Exercise text
··········

Induction

also Inductivism · Anti-induction · Criticism of induction


The supposed method of deriving general theories from observations; CF rejects it as a myth, since infinitely many patterns fit any finite data and evidence can only contradict ideas, never support them.

Induction is the traditional proposal that we create knowledge by finding patterns in accumulated observations and generalizing from them — that evidence can support or make probable a conclusion. It is meant to solve the central epistemological problem of how knowledge is created, supplementing deduction so that we can reach empirical truths rather than only abstract ones.

CF, following Popper, holds that induction is a myth that cannot work even in principle. The decisive logical objection: infinitely many patterns fit any finite data set, and they imply contradictory conclusions about future cases, so induction gives no usable guidance about which pattern to extract. Slogans like “the future will resemble the past” smuggle in selective attention — the future resembles the past in infinitely many ways and differs in infinitely many ways. Worse, the supporting relation itself is illusory: any piece of evidence is logically compatible with infinitely many ideas, so evidence can only contradict or fail to contradict an idea, never single one out as more supported. This makes induction a species of justificationism.

··········

Activity 1
In the induction passage, whom does CF follow in holding that induction is a myth?
Activity 2
Carry on the passage about induction from its last sentence.

··········

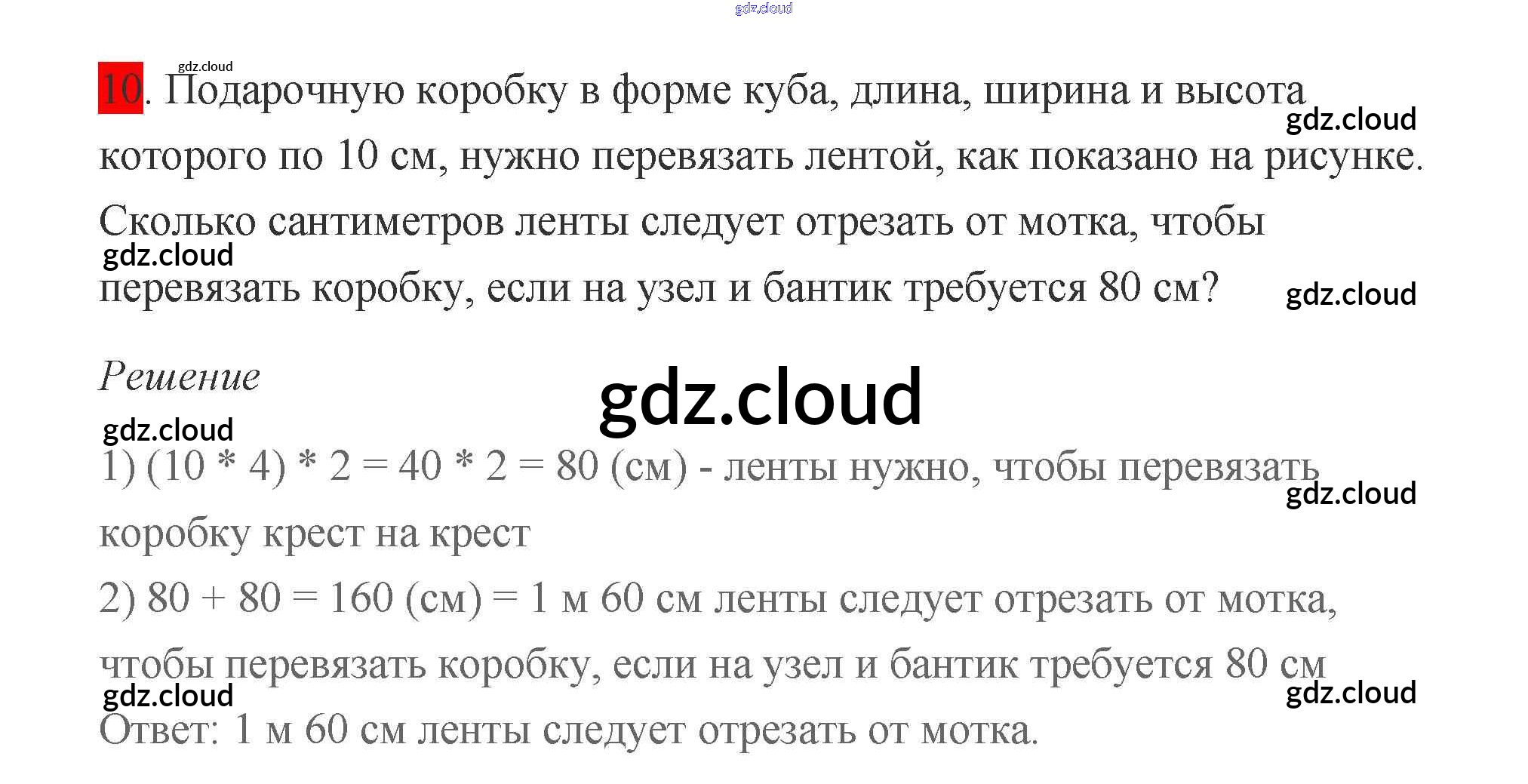 10. Подарочную коробку в форме куба, длина, ширина и высота которого по 10 см, нужно перевязать лентой, как показано на рисунке. Сколько сантиметров ленты следует отрезать от мотка, чтобы перевязать коробку, если на узел и бантик требуется 80 см?

Решение

1) $(10 * 4) * 2 = 40 * 2 = 80$ (см) - ленты нужно, чтобы перевязать коробку крест на крест

2) $80 + 80 = 160$ (см) = 1 м 60 см ленты следует отрезать от мотка, чтобы перевязать коробку, если на узел и бантик требуется 80 см

Ответ: 1 м 60 см ленты следует отрезать от мотка.

gdz.cloud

··········

Written reply 1
Popper

Written reply 2
Induction also presupposes the intelligence it claims to explain — pattern-finding requires the very judgment in question — and treats minds as passive vessels that absorb regularities, the bucket theory of mind CF opposes. CF’s replacement is conjecture and refutation: an evolutionary process of guessing bold explanations and eliminating errors by criticism. Crucially, CF treats induction’s failure as logically prior to comparisons of usefulness — a method that works poorly still beats one that cannot work at all. See also the problem of induction and CF’s wider critique of empiricism.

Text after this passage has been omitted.